Learning to Live with a Chronic Illness, without Thinking about Death
Chronic diseases are characterized by continuous pain and suffering, affecting the personal well-being, emotional, family and social. Patients experience moments of disruption, in face of alterations or deformations in their body image, and the need to change their habits and social roles. Some patients accept their situation, having good practices of self-care, adapting to their limitations and seeing the future with hope, while others represent the disease with sadness, negativity, fear and worry. The suffering but particularly death, emerges as a possibility that they prefer to ignore. This study aims to contribute to the understanding of how patients perceive their chronic disease, as well as life and death.
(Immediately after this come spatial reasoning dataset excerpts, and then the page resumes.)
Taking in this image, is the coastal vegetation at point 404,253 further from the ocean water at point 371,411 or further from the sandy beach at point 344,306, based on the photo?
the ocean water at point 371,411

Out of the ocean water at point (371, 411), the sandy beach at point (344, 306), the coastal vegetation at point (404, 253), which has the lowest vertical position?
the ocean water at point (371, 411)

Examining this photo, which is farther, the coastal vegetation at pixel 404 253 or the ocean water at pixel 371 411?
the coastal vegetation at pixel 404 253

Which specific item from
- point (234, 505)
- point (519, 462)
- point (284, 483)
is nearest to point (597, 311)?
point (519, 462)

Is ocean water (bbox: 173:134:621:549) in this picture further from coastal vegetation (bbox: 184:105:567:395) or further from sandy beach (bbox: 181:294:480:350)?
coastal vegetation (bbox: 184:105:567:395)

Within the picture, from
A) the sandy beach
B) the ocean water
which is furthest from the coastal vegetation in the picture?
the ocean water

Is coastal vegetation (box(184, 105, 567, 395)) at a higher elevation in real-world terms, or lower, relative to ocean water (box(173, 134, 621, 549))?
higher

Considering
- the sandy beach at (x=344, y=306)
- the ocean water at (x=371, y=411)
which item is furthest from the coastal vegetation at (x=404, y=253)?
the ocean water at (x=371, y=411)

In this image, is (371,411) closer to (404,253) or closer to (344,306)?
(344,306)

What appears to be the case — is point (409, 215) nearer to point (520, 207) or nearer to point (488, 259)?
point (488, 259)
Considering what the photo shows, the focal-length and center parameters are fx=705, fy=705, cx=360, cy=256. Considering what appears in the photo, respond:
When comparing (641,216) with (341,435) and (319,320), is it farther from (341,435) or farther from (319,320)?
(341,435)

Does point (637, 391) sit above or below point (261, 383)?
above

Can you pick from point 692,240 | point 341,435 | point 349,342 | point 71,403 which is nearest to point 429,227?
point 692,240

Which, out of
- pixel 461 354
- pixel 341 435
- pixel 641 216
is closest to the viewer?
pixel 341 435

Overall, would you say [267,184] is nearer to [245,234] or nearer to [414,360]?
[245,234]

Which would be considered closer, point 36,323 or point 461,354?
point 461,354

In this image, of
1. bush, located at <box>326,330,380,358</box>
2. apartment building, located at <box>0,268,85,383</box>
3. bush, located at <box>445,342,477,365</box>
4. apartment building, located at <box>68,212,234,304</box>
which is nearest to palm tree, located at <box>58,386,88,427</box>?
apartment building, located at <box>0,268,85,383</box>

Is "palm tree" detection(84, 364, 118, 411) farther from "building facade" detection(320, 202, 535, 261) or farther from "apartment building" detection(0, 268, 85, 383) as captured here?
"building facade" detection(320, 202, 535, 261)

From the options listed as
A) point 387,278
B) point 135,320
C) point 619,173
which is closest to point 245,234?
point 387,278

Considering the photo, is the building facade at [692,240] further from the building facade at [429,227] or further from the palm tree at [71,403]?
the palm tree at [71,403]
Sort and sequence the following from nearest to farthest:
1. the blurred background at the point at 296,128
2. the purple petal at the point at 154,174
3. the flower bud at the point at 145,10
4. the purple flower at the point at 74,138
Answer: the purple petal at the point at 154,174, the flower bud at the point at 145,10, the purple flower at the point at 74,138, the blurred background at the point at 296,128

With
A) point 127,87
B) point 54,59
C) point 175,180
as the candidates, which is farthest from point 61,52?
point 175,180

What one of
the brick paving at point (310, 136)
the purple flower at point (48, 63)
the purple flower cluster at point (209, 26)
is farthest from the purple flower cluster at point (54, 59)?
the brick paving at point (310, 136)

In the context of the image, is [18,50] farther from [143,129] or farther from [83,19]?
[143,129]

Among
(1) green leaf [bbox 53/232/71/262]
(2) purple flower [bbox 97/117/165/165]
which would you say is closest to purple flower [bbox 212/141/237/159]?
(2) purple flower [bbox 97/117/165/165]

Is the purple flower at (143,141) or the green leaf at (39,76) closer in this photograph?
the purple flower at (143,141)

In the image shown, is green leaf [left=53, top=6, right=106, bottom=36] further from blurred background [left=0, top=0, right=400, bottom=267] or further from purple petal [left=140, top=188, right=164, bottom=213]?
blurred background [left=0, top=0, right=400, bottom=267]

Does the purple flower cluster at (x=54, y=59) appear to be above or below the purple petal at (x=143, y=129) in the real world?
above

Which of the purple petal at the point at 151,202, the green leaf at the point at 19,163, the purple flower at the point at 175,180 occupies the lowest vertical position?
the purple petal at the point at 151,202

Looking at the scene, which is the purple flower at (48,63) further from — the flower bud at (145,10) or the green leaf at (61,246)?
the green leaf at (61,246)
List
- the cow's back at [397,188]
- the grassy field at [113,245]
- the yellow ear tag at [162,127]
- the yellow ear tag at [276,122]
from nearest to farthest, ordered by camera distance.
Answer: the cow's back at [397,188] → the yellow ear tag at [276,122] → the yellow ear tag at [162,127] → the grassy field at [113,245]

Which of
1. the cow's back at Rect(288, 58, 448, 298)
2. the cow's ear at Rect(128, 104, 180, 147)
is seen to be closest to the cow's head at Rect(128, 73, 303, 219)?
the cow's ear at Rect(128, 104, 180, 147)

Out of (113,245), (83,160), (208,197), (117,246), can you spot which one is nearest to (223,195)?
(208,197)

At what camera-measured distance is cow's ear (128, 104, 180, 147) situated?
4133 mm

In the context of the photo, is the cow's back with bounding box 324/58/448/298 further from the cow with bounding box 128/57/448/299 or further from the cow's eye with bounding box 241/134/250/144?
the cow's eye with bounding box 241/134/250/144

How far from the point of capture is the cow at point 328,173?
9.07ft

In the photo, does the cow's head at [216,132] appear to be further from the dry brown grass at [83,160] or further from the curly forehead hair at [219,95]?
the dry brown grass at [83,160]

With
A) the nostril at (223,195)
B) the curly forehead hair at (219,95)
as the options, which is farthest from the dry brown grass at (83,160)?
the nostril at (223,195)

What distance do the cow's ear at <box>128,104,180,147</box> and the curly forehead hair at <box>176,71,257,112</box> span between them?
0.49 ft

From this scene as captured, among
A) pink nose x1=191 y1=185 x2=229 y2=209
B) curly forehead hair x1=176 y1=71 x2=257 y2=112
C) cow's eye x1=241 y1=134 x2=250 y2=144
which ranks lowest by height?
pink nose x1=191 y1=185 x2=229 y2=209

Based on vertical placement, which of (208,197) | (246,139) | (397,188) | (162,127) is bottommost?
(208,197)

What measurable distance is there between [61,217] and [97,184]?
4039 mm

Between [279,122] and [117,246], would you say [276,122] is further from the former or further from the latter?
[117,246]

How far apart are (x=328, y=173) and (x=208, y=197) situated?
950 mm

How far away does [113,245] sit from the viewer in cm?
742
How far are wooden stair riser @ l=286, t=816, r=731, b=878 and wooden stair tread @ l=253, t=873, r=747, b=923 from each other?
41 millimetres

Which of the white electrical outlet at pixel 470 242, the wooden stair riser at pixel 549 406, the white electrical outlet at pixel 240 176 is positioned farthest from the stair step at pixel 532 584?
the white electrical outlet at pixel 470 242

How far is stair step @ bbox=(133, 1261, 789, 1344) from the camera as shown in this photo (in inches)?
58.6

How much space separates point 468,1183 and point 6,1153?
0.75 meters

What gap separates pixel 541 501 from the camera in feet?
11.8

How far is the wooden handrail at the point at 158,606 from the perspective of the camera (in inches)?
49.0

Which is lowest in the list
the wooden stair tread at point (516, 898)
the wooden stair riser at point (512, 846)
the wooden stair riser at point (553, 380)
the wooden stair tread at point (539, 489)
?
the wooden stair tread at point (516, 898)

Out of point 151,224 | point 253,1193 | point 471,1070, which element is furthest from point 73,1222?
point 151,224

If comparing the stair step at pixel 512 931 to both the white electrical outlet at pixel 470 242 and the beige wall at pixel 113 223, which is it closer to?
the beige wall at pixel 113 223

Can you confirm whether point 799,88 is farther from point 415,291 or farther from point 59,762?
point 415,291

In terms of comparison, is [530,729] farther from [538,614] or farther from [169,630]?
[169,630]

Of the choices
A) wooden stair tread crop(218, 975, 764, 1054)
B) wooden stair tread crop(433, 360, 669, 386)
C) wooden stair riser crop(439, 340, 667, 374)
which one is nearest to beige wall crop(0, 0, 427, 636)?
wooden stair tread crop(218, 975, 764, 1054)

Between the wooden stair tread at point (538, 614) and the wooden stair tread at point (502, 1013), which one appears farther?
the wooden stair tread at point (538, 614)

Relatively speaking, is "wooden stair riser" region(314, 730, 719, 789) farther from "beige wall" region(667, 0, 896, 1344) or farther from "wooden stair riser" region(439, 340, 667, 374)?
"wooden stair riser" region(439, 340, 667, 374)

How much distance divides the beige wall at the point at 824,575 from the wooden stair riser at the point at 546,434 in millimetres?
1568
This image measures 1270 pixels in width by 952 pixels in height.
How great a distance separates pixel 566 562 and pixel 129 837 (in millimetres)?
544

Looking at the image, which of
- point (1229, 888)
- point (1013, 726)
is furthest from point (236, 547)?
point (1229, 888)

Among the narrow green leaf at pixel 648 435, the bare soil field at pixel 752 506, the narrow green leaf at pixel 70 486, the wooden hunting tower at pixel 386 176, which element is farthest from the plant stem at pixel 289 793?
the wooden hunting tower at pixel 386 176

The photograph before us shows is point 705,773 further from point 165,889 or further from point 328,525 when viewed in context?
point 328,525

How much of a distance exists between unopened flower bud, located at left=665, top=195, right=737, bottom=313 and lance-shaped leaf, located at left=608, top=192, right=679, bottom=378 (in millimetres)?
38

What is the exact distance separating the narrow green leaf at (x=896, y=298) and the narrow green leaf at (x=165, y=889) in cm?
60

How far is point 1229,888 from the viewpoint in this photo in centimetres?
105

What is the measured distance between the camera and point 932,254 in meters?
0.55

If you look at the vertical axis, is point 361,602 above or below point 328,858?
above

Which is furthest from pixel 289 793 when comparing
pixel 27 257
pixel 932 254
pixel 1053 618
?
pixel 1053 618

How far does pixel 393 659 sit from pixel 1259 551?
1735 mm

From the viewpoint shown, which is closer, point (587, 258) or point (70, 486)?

Data were collected through a focus-group conducted with the consent of ten participants - adult and aging patients with rheumatoid arthritis. Among the various questions discussed, we highlight these: 'How do you envisage your illness?', 'How do you feel towards life?', 'How does illness affect your life?', ' How do you envisage death?' All participants recognize the disease as incurable, associating it with suffering, loneliness and grief. Women complain especially of the limitations imposed by the disease, which hinder the achievement of household tasks, while men emphasize the constraints they experience at a professional level. Patients reveal resignation or intention to learn to live with a persistent pain, but they all tend to ignore death. They believe in therapy, although they see it as excessive and with a temporary effect. The most important thing they consider is to be alive, hoping to get better.
This work is licensed under Creative Commons Attribution 3.0 License
Academic Journal of Interdisciplinary Studies ISSN 2281 3993(Print) ISSN 2281-4612(Online)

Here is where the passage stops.